IAG, the parent of British Airways and Iberia, was the other standout. Group operating profit jumped 77.3% in the first quarter to 351 million euros, on revenue of 7.2 billion. Here is the tell of a healthy group:
IAG expects about 2 billion euros of extra fuel cost this year and plans to recoup roughly 60% of it through higher fares. That is the pricing power a strong brand buys you.
Now for the losses. Don't panic when you see them, because winter is simply a weak season for European carriers, and Q1 red ink is normal.
Lufthansa Group posted a record first-quarter revenue of 8.7 billion euros, up 8%, and actually narrowed its adjusted EBIT loss to 612 million euros from a 722 million loss a year earlier. It held its full-year guidance despite about 1.7 billion euros of extra kerosene cost, aiming to make it back in the second half. Lufthansa also agreed in June to lift its ITA Airways stake from 41% to 90%, so it is still playing offense.
Air France-KLM was almost break-even at the operating line, with a Q1 operating loss of just 27 million euros. That is a 301 million euro improvement year over year on revenue of 7.5 billion. It did trim its capacity growth plan and flagged a full-year fuel bill of about 9.3 billion dollars, up 2.4 billion.
easyJet had the roughest headline of the three, with a first-half loss before tax of 552 million pounds, wider than last year's 394 million. But revenue rose 12% to 3.95 billion pounds, and easyJet holidays was a genuine bright spot, with headline EBIT up 50% to 48 million pounds. Liquidity sat at a comfortable 4.7 billion pounds.
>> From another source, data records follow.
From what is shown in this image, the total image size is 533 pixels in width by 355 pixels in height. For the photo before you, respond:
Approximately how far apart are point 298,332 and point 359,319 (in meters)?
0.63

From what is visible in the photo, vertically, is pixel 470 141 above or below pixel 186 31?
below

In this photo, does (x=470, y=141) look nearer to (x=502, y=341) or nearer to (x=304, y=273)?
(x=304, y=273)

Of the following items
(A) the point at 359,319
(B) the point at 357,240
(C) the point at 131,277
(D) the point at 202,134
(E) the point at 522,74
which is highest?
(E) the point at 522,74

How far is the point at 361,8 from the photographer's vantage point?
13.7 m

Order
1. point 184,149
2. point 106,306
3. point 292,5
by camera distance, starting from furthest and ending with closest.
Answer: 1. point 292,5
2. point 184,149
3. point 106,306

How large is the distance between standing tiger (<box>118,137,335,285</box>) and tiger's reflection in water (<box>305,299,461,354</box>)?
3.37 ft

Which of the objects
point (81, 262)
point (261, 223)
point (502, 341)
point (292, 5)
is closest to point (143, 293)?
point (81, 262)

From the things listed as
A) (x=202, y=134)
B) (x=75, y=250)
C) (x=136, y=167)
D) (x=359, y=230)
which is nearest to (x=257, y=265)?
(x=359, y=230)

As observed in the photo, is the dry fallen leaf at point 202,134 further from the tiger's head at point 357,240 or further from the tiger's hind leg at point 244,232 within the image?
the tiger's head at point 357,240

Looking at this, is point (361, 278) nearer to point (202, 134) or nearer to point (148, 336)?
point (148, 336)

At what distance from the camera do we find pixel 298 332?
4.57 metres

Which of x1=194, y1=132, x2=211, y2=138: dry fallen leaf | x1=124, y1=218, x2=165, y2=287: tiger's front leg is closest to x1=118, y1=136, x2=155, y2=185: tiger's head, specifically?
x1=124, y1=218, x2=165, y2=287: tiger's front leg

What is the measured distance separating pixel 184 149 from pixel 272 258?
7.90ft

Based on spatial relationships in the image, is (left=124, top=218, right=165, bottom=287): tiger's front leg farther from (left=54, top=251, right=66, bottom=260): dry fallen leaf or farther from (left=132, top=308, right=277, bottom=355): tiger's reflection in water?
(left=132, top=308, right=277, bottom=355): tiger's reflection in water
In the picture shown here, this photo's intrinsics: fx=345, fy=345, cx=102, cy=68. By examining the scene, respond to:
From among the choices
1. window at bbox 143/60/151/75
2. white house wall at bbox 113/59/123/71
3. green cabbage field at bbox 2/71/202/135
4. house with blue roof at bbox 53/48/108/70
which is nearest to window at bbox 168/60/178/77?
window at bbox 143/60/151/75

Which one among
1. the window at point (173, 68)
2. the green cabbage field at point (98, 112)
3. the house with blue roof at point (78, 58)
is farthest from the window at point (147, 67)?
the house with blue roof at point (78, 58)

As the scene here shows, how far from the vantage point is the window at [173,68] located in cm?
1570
If there is a real worry in this group, it is Wizz Air. For the year ended March 31, 2026, revenue rose 8% to 5.69 billion euros, but net profit collapsed to just 1.3 million euros, down from 213.9 million the year before. Ouch. The culprits were higher maintenance and depreciation as older aircraft leave the fleet, plus one-off Middle East route cancellations including Tel Aviv. There is a silver lining: EBITDA still rose 16.2%, and passengers grew 10% to 69.7 million. The demand is there. The costs are the problem.
The clearest theme of 2026 is that fuel separated the strong from the shaky. The low-cost and network leaders with real pricing power, Ryanair and IAG, came out ahead. The big seasonal losses at Lufthansa, Air France-KLM, and easyJet are mostly on plan and improving. Wizz is the one to watch, squeezed between rising fleet costs and a difficult Middle East map. With oil back down since July, the second half could look brighter for almost everyone. But if your summer fare felt a little higher than you expected, now you know why.
Reported from public sources. Figures were accurate around the time of writing and can change as airlines report new results.